Além das dificuldades inerentes ao processo de perda de um filho, seja ela após a gravidez ou durante ela, o casal ainda precisa lidar com a distância que pode se instaurar na relação. Não é a toa que, segundo estudos norte-americanos, o número de divórcios entre casais que passaram pela perda de um filho chega a 80%.
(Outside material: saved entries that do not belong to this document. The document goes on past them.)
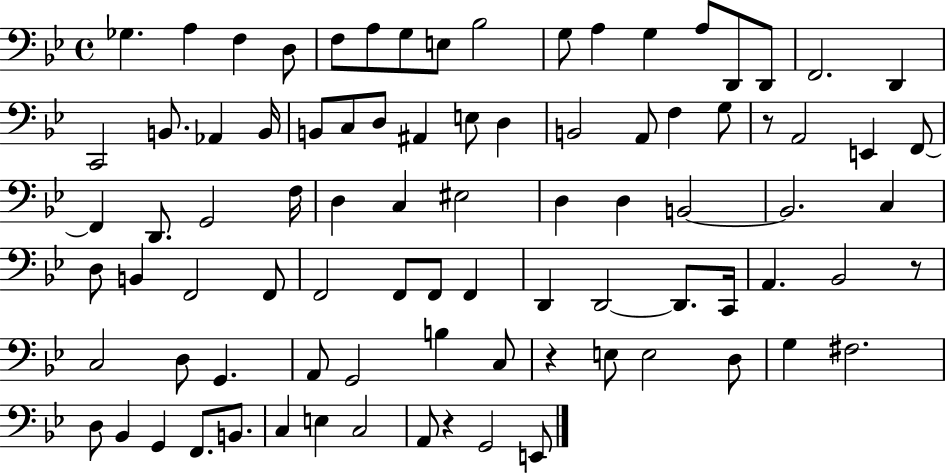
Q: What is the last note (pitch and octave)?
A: E2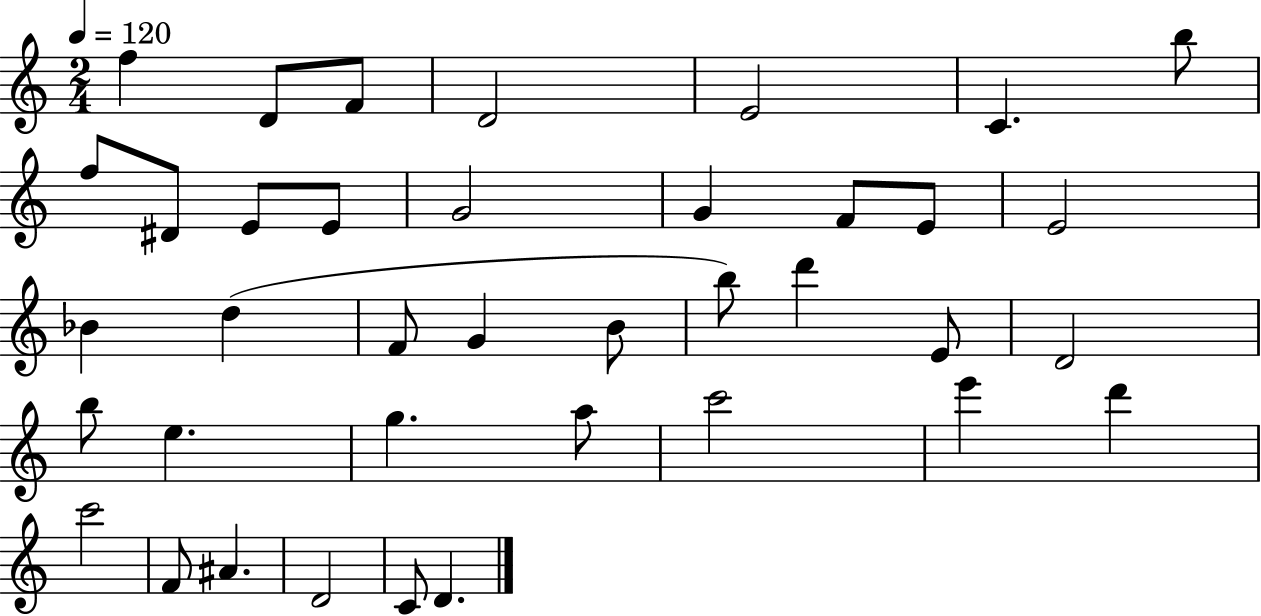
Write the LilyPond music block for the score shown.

{
  \clef treble
  \numericTimeSignature
  \time 2/4
  \key c \major
  \tempo 4 = 120
  f''4 d'8 f'8 | d'2 | e'2 | c'4. b''8 | \break f''8 dis'8 e'8 e'8 | g'2 | g'4 f'8 e'8 | e'2 | \break bes'4 d''4( | f'8 g'4 b'8 | b''8) d'''4 e'8 | d'2 | \break b''8 e''4. | g''4. a''8 | c'''2 | e'''4 d'''4 | \break c'''2 | f'8 ais'4. | d'2 | c'8 d'4. | \break \bar "|."
}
De acordo com o levantamento, casais que passaram por um aborto (perda do feto até 20 semanas de gestação) tinham 22% mais chances de se separar do que aqueles que tiveram o filho. O número cresce para 40% entre casais que perderam um bebê ainda no ventre (após 20 semanas de gestação, quando é considerado natimorto) ou depois do nascimento (até o primeiro ano de vida). O estudo foi realizado pela médica Katherine Gold, da Universidade de Michigan, com mais de 3400 mulheres, e publicado no Pediatrics, jornal oficial da Academia Norte-Americana de Pediatria.

“O problema mais central é a comunicação”, afirma a psicóloga Gabriela Cassollato, do Instituto Quatro Estações, especializado no luto. Homens e mulheres têm formas distintas de expressar sua tristeza. E é nessa hora que o ruído acontece. “Em geral, os homens têm um estilo mais objetivo: diante do sofrimento, eles fazem coisas. As mulheres sentem, ficam nas emoções. O simbolismo é diferente para cada um. Quando o casal está lidando de forma oposta, o luto de um agride o luto do outro”, afirma.
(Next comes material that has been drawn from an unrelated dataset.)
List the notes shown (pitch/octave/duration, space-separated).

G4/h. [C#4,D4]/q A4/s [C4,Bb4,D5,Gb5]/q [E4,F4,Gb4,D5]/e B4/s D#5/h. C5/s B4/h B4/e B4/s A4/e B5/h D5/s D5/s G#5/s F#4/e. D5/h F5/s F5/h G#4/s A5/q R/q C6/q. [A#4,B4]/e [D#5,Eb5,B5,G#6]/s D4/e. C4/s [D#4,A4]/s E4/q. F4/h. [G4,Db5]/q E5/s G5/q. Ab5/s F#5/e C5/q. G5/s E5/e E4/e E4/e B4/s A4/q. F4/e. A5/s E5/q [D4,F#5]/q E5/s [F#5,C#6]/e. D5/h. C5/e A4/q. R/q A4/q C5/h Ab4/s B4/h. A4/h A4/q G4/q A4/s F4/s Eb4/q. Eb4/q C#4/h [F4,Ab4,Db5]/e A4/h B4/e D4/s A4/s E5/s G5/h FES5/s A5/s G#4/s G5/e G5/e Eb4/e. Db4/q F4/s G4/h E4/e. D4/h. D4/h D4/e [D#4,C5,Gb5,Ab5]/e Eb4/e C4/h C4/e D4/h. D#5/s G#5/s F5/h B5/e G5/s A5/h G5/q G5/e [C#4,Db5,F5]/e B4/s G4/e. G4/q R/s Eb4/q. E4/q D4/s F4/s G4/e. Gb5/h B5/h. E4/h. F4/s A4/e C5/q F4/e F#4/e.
Nas reuniões para pais em luto realizadas no Centro de Apoio à Saúde da Mulher (CAISM), da Unicamp, o casal pode expor suas dúvidas, mas a equipe médica também está lá para ajudar a família a se restabelecer. “É muito bom que pais e mães vejam que outros estão passando pela mesma situação. Eles têm entendimentos diferentes, estão sentindo de maneira diferente. O pai se faz de forte, a mãe acha que ele não liga, que ele não está sofrendo. Mas ele está, só que da maneira dele”, relata Jussara Lima e Souza, coordenadora da UTI neonatal.
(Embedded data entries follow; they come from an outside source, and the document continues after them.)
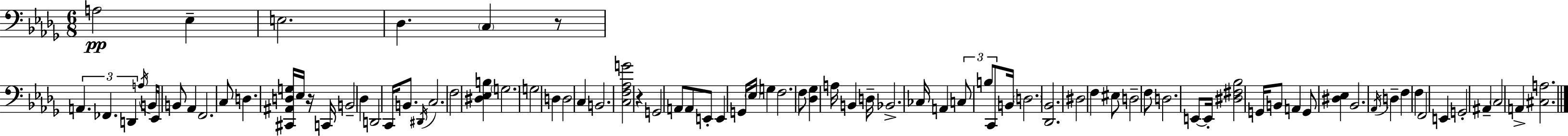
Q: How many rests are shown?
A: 3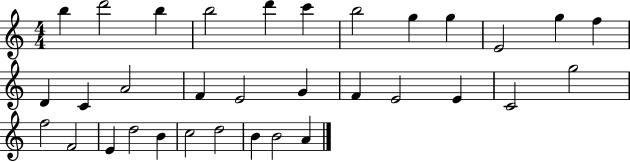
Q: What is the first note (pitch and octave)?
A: B5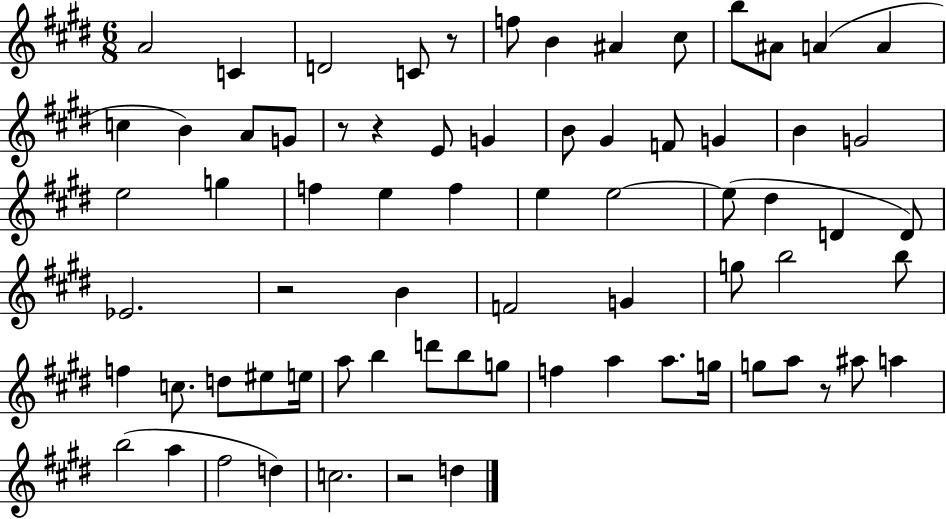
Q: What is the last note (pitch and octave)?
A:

A psicóloga relembra o caso de um casal que passou por várias fertilizações e perdeu três bebês, em fases iniciais da gravidez. Na igreja que frequentavam, pediram para que todas as mães levantassem a mão. Sem titubear, a mulher levantou. O marido ficou bravo. “Ela, apesar de não ter o filho, se sentia mãe. Mas ele via aquilo como um fracasso que não deveria ser exposto”, relata.

Luz no fim do túnel

Paula e Israel Mor, que perderam a filha Carolina quatro dias após o nascimento , conseguiram se reerguer e se reestruturar. Não foi fácil, mas compreensão foi a palavra chave que ajudou o casal. “A maior dificuldade para um casal que perde um filho é conseguir olhar para o outro sem que a as semelhanças físicas façam a dor aumentar. A minha própria tendência, passados os primeiros dias, era de evitar olhar para o rosto dele. E quando me dei conta, eu sabia que tinha que falar. Da mesma forma que via a nossa filha espelhada nos traços dele, ele a via espelhada nas outras tantas semelhanças entre eu e ela. Depois dessa conversa, consegui expor as minhas culpas, que até hoje não são poucas", relata.

“São inúmeros exemplos de pequenas coisas que poderiam não ter sido ditas, e que tornariam a nossa convivência após a pior fase da dor insuportável” O casal também criou um blog no qual faz desabafos e relatos sobre o dia a dia sem a primeira filha , o que trouxe uma nova forma de comunicação entre os dois.